For engineering leaders striving to optimize Agile processes, tracking the right Jira metrics is key. These metrics provide insights into productivity, quality, and project predictability. In addition to empirically measuring and benchmarking engineering KPIs, the insight a holistic metrics program provides leads to better decision-making, resulting in more team productivity, better quality, and higher customer satisfaction. 

But how do you choose the right metrics to focus on? There are lots of them, and they aren’t equally valuable–looking at you Velocity and Lines of Code. This is very true of one of the most popular tools in the R&D ecosystem: Jira. It’s chalked full of metrics and data, but not necessarily utility. As an example, let’s look at story points. It’s probably the most common metric in Jira, but not the most helpful at face value. Why? Because it’s easily gamed: One team’s 10 is another team’s 3.


What Are Agile Metrics?

In addition to many software engineering metrics, there are also several ways to categorize them. 

So, what metrics should Agile teams use?
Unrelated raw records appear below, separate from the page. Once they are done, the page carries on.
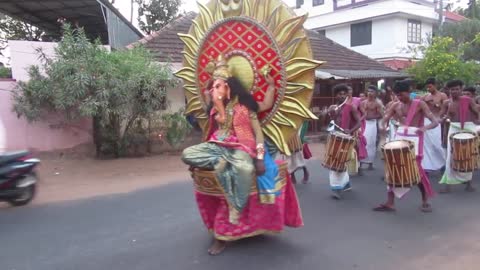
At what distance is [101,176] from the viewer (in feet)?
25.6

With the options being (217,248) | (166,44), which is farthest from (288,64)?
(166,44)

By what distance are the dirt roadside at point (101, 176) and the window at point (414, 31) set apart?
16.7 meters

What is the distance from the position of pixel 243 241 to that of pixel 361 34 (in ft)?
74.8

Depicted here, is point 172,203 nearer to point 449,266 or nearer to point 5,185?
point 5,185

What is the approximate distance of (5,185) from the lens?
18.0 ft

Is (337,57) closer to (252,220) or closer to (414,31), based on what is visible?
(414,31)

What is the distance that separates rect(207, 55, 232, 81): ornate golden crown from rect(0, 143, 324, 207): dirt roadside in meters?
3.61

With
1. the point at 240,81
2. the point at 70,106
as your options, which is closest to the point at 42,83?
the point at 70,106

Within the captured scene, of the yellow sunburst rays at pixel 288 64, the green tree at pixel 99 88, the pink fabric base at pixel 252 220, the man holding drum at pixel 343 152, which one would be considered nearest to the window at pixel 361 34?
the green tree at pixel 99 88

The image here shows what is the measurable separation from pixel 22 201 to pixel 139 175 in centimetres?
241

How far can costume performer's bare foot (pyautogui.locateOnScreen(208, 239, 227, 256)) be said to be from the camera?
3.74 m

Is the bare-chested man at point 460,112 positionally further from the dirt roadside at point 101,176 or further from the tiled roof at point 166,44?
the tiled roof at point 166,44

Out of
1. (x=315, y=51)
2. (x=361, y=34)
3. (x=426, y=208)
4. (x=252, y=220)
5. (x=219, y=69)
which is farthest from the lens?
(x=361, y=34)

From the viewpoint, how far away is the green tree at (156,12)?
23.2 metres
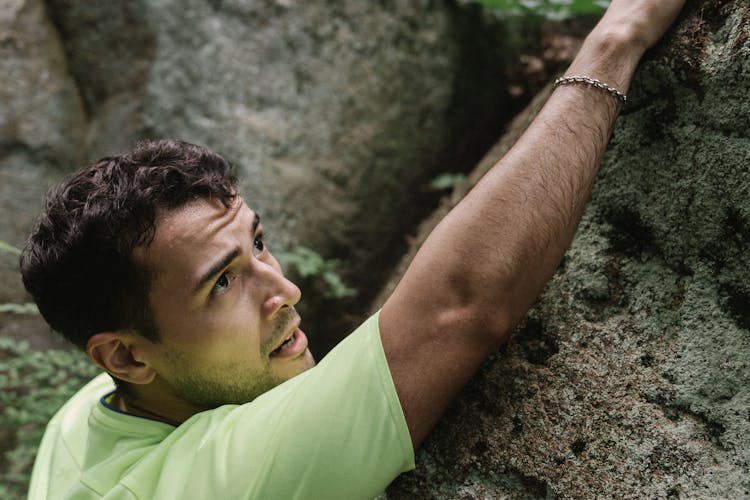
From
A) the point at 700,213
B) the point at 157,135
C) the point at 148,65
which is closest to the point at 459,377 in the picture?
the point at 700,213

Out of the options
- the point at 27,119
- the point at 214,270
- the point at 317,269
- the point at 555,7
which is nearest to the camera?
the point at 214,270

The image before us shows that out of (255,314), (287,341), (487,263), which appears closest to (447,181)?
(287,341)

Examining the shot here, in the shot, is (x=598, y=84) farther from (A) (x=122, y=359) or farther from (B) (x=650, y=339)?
(A) (x=122, y=359)

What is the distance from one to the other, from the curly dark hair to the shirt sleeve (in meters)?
0.67

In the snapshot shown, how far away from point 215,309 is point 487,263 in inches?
41.5

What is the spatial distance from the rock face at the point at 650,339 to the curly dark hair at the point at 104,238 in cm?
122

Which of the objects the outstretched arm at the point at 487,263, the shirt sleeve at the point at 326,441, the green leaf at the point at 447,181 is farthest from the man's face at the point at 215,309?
the green leaf at the point at 447,181

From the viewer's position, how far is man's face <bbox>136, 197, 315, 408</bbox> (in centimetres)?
218

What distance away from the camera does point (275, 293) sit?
233 centimetres

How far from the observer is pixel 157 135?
4.62 metres

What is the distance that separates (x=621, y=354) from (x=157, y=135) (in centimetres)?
386

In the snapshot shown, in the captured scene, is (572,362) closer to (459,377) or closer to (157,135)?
(459,377)

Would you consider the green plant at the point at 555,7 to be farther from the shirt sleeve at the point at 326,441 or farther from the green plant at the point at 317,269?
the shirt sleeve at the point at 326,441

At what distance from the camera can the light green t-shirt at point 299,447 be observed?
170cm
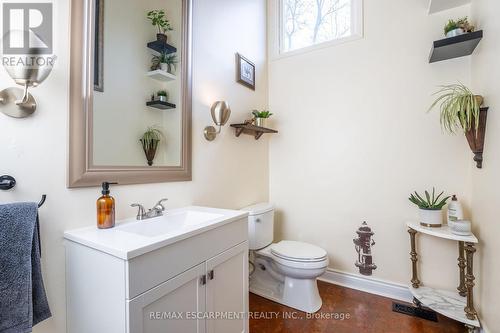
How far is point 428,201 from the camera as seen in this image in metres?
1.80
Keep in mind that the term “Agile” usually refers to a large number of similar yet unique development methodologies. 

The answer to which approach is best depends entirely on your team’s maturity, working style, collaboration skills, and other factors–like industry/vertical. As an example, a team that primarily handles bugs and/or customer RFEs will likely gravitate toward Kanban–the work always fills the queue, and they can constantly triage and prioritize accordingly. 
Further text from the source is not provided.